Classical Planning & Decision-Making

Overview of AI Planning

What is AI Planning

AI Planning studies how agents can automatically generate action sequences to transition from an initial state to a goal state. Unlike generic search problems, planning requires explicit representations of world states, actions, and their effects.

The core planning problem can be formalized as:

\[\text{Given } \langle S_0, G, A \rangle, \text{ find action sequence } a_1, a_2, \ldots, a_n \text{ such that } S_0 \xrightarrow{a_1} S_1 \xrightarrow{a_2} \cdots \xrightarrow{a_n} S_n \models G\]

where \(S_0\) is the initial state, \(G\) is the goal condition, and \(A\) is the set of available actions.

Taxonomy of Planning Problems

Dimension	Simple	Complex
Observability	Fully observable	Partially observable
Determinism	Deterministic	Stochastic
Time	Discrete	Continuous
Agents	Single-agent	Multi-agent
Objective	Goal achievement	Objective function optimization

Planning vs. Search

Search: States are "black boxes" — only successor functions and goal tests are defined
Planning: States have structured representations (propositions/predicates), actions have explicit preconditions and effects

This structured representation allows planners to exploit the internal structure of the problem for efficient solving, rather than searching blindly.

+-------+

• What you will do: Write out the passage in the AI planning overview word for word, starting with "What is AI Planning" and going on through "of available actions.".

• Provided data:
+-------+

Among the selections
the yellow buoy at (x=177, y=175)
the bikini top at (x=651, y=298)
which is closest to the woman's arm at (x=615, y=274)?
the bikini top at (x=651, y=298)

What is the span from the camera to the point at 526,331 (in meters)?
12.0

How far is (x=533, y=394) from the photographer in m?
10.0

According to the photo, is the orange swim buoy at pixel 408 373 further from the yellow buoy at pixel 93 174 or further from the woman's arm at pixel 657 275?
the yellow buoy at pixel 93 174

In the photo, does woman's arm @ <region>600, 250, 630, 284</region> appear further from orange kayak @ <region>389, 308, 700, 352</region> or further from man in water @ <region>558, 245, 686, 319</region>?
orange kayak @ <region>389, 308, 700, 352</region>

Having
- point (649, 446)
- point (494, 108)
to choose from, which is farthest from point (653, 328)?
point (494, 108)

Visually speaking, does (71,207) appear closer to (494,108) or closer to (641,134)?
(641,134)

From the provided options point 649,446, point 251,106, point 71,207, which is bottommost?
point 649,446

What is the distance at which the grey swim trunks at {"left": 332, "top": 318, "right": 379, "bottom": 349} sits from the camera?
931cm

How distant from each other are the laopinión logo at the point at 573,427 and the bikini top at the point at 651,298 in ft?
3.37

+-------+

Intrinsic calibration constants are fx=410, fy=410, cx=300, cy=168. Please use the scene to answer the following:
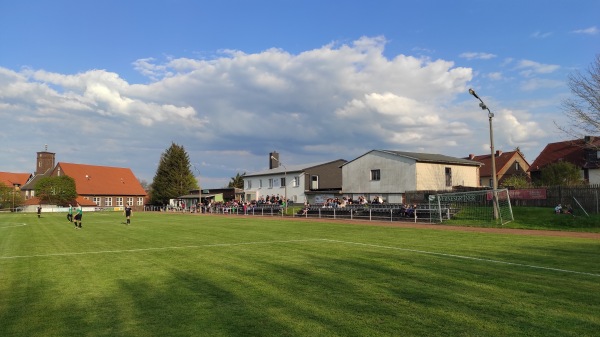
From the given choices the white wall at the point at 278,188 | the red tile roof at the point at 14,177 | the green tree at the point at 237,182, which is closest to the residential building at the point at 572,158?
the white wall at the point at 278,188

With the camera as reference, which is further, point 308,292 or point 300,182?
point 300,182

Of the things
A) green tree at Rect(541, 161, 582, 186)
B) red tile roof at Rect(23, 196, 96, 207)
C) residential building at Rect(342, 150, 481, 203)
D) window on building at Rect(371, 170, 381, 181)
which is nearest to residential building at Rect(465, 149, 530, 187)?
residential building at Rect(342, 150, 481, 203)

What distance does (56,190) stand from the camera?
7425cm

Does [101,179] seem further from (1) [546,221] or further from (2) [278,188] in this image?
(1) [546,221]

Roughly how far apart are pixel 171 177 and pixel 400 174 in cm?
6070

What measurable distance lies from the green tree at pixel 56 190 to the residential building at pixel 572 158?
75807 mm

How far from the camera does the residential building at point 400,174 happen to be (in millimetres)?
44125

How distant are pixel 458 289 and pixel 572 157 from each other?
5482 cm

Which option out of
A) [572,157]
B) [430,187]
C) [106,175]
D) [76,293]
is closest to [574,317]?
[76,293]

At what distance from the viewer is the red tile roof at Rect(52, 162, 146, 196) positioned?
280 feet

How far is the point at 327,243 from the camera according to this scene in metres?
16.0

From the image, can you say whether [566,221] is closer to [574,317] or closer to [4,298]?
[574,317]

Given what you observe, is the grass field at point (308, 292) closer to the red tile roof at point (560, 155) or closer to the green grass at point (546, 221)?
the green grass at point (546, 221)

+-------+

• Solution below:
What is AI Planning

AI Planning studies how agents can automatically generate action sequences to transition from an initial state to a goal state. Unlike generic search problems, planning requires explicit representations of world states, actions, and their effects.

The core planning problem can be formalized as:

\[\text{Given } \langle S_0, G, A \rangle, \text{ find action sequence } a_1, a_2, \ldots, a_n \text{ such that } S_0 \xrightarrow{a_1} S_1 \xrightarrow{a_2} \cdots \xrightarrow{a_n} S_n \models G\]

where \(S_0\) is the initial state, \(G\) is the goal condition, and \(A\) is the set of available actions.